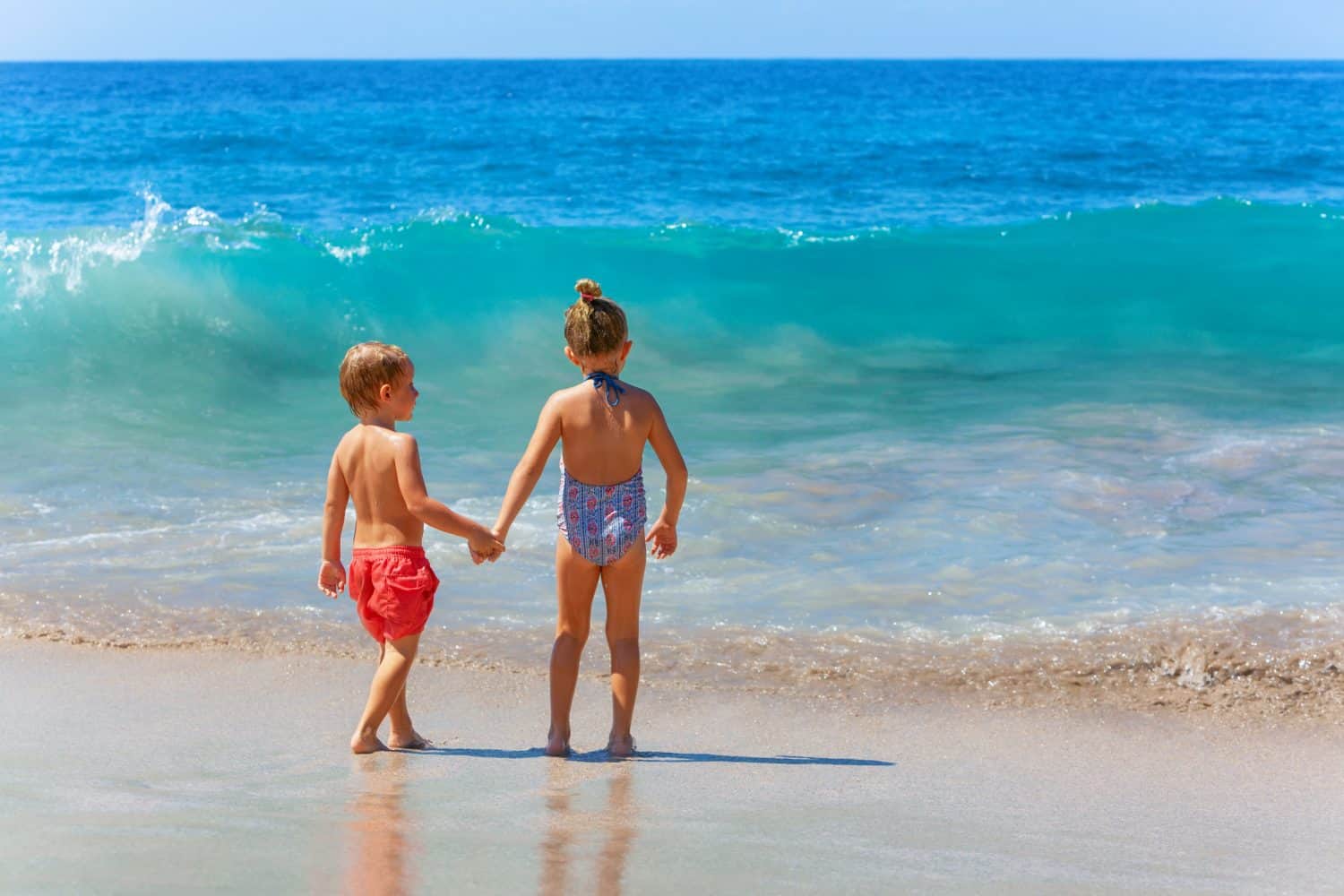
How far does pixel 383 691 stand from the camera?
3871mm

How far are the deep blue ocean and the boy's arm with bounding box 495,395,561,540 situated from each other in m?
1.40

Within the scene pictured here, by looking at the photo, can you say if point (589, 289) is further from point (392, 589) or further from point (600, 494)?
point (392, 589)

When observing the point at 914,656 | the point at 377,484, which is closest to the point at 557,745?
the point at 377,484

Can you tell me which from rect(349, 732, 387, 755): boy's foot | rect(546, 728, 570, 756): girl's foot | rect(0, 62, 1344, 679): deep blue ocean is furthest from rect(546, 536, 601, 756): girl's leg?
rect(0, 62, 1344, 679): deep blue ocean

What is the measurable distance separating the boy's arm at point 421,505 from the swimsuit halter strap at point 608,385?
20.5 inches

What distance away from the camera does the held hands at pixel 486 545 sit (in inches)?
152

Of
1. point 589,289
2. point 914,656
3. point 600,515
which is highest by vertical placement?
point 589,289

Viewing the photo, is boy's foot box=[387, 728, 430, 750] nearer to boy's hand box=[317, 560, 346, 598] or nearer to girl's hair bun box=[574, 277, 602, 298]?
boy's hand box=[317, 560, 346, 598]

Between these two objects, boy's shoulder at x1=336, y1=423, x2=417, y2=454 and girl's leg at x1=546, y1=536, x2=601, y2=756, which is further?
girl's leg at x1=546, y1=536, x2=601, y2=756

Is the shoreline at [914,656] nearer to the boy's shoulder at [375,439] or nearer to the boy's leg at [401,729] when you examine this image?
the boy's leg at [401,729]

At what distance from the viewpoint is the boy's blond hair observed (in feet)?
12.8

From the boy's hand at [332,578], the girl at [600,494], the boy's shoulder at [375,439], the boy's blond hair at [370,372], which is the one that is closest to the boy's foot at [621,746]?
the girl at [600,494]

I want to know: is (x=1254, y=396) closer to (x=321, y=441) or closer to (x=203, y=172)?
(x=321, y=441)

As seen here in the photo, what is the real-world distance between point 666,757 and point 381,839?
1.14 metres
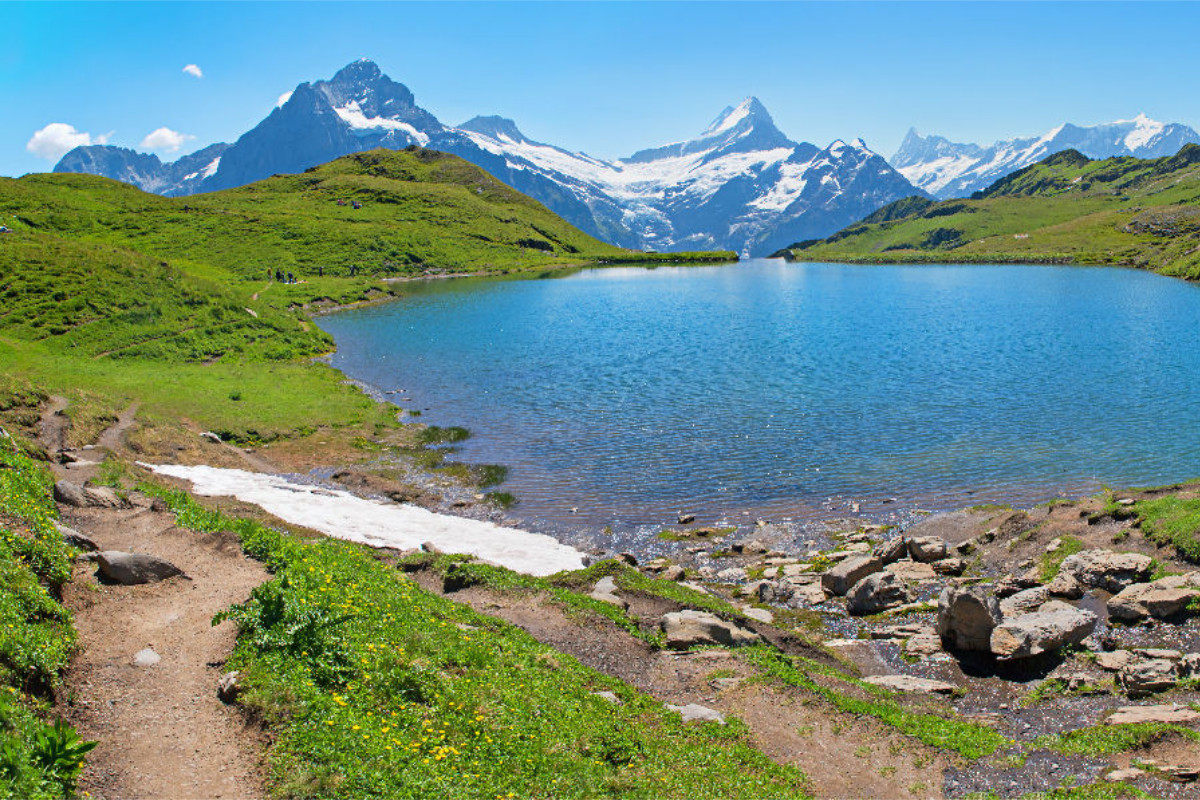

........

What to produce:
Locate each line in the items that contains the string "hair", and copy those lines out in full.

Solution:
Viewing the photo, is boy's foot box=[387, 728, 430, 750] nearer to boy's hand box=[317, 560, 346, 598] or nearer to girl's hair bun box=[574, 277, 602, 298]?
At what distance from the viewpoint is the boy's blond hair observed (in feet)?
From the boy's hand at [332,578], the girl at [600,494], the boy's shoulder at [375,439], the boy's blond hair at [370,372], which is the one that is closest to the boy's foot at [621,746]?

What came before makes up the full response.